## [Instruction]
Find every line in the records below that contains the word "nightstand" and copy each of those lines.

## [Supplied data]
•••••
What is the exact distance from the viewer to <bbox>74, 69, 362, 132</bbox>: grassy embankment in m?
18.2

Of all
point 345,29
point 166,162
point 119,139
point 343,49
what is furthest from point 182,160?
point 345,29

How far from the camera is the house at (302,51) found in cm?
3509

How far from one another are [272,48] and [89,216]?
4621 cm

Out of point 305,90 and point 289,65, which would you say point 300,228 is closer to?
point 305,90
•••••
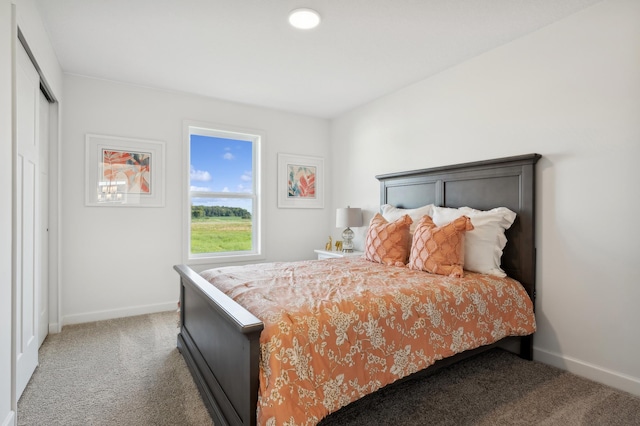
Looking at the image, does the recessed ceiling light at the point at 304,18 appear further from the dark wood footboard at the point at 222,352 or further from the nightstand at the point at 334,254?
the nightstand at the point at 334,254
•••••
## [Full response]
Looking at the image, does the recessed ceiling light at the point at 304,18 appear further from the dark wood footboard at the point at 222,352 or further from the nightstand at the point at 334,254?
the nightstand at the point at 334,254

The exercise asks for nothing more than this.